_Exercise passage:_

>>>>

[HN Gopher] Fixing the Loading in Myst IV: Revelation
       ___________________________________________________________________
        
       Fixing the Loading in Myst IV: Revelation
        
       Author : davikr
       Score  : 248 points
       Date   : 2024-12-10 01:13 UTC (3 days ago)
        
 (HTM) web link (medium.com)
 (TXT) w3m dump (medium.com)
        
       | tomcam wrote:
       | > the author explains they used a tool called Luke Stackwalker to
       | profile the game
       | 
       | Can anyone confirm my memory that Microsoft had a tool called
       | Luke Heapwalker in the mid-1980s, and that Lucasfilms demanded
       | they change the name?
        
         | keyle wrote:
         | I can't find an exact story but this pdf [1] has a foot note
         | about the naming being changed (search for Luke).
         | 
         | [1]
         | https://libros.metabiblioteca.org/server/api/core/bitstreams...
         | [pdf]
        
           | tomcam wrote:
           | Many thanks. I love the whole book.
        
       | EDEdDNEdDYFaN wrote:
       | Very good read! love detailed explanations on the "bad" original
       | code and steps taken toward improving it. a lot of it comes down
       | to personal preference and the author did a good job at
       | respecting what might have been an intentional design decision
       | with their optimizations by making it all configurable
        
       | zetafunction wrote:
       | Great read! Though there is an unnecessary double map lookup in
       | part 2:
       | https://github.com/tomysshadow/M4Revolution/blob/094764c87aa...

<<<<

_Provided data:_
>>>>

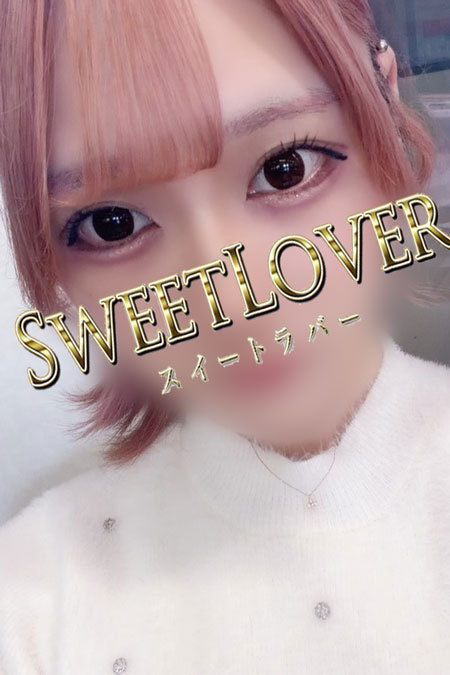10/3体験リルハの写真1枚目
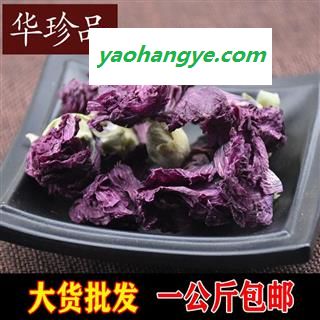百花茶 选 紫罗兰 批发中药材 花茶 代加工超细粉 产地 安徽省马鞍山市当涂县图1
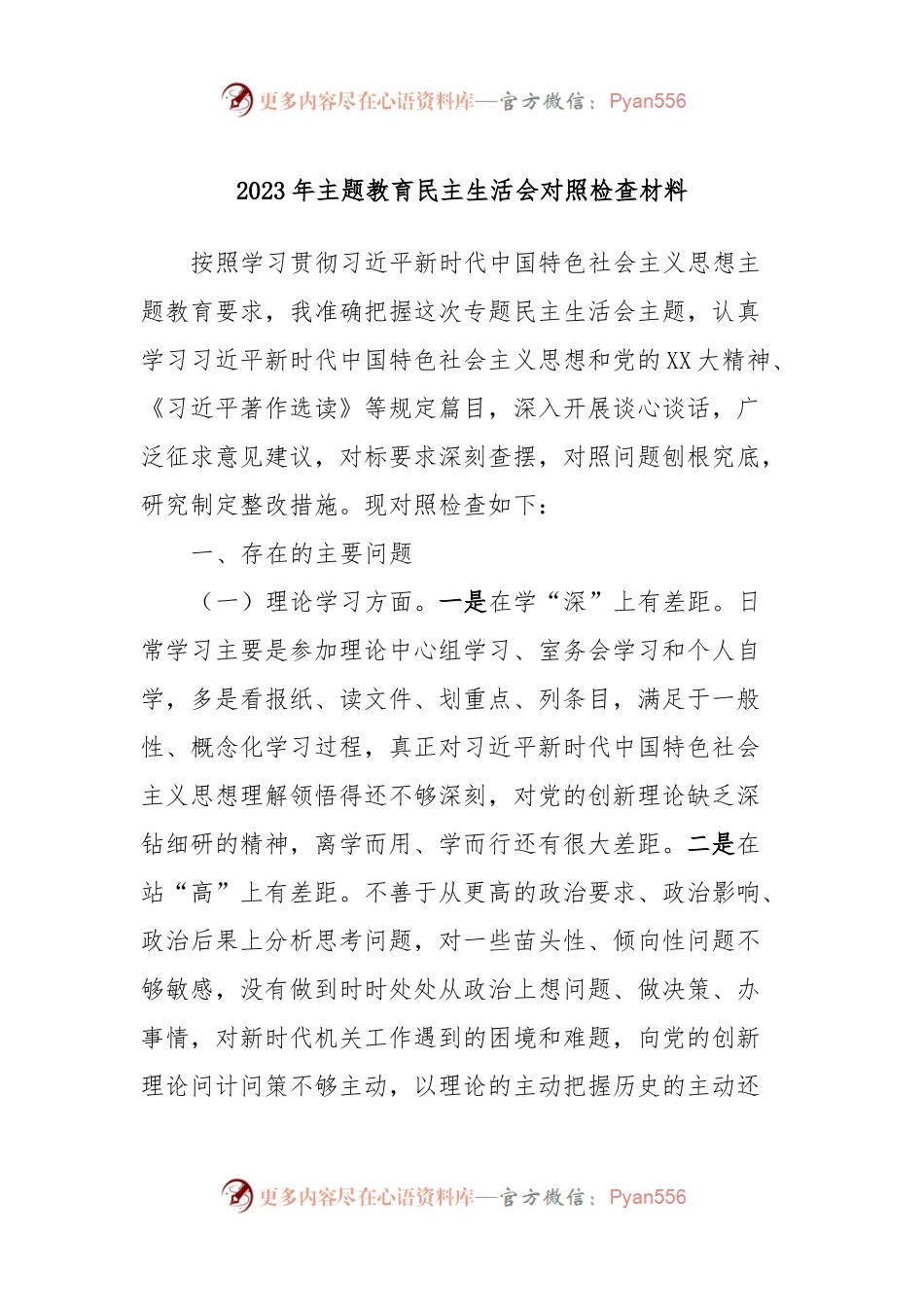 2023年主题教育民主生活会对照检查材料 (3).docx_第1页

<<<<

_Problem A:_ In the Myst IV loading thread, what tool is the author said to have used to profile the game?
_Problem B:_ Write what comes next in the Myst IV loading thread, continuing from its last line.

_Task answer A:_ Luke Stackwalker

_Task answer B:_
        
       | rkagerer wrote:
       | This is awesome (and very impressive)!
       | 
       | Two questions:
       | 
       | 1. What tool was used to generate that "Ange Albertini-inspired
       | file format diagram"?
       | 
       | 2. Is there an emulator that would make this easy to play under
       | Android?
        
       | kubb wrote:
       | My manager takes one look at this and asks: so, in the end the
       | effort was unsuccessful? No impact? That's OK, let's get you
       | refocused on something productive :)
        
       | throwaway284534 wrote:
       | I really enjoyed the author's technical deep-dive and approach to
       | debugging performance issues. Mild spoilers for anyone who hasn't
       | played Riven, but the method for fixing Gehn's faulty linking
       | books is a perfect analogy for the author's more counterintuitive
       | performance optimizations.
       | 
       | While I don't have a write-up as detailed as this one, I spent a
       | month on a similar journey optimizing an animated ASCII art
       | rasterizer. What started as an excuse to learn more about browser
       | performance became a deep dive into image processing, WebGL, and
       | the intricacies of the Canvas API. I'm proud of the results but
       | I've annotated the source for a greater mind to squeeze another 5
       | or 10 FPS out of the browser.
       | 
       | Maybe it's time to brush up on those WebGL docs again...
       | 
       | - [1] https://asciify.sister.software/
       | 
       | - [2] https://github.com/sister-
       | software/asciify/blob/main/Asciify...
        
       | iforgotpassword wrote:
       | Great writeup. A typical "this shouldn't be too hard" story with
       | yet another surprise around every corner. Seems familiar... :)
       | 
       | One thing I wondered is whether with that optimized loader
       | library, is it even still necessary to do the DXT conversion at
       | all? Sounds like mango and pixman could be fast enough
       | already....
        
       | lbj wrote:
       | My hat is off to this, I really appreciate how he documented
       | every step he took. It's lengthy but definitely worth the read.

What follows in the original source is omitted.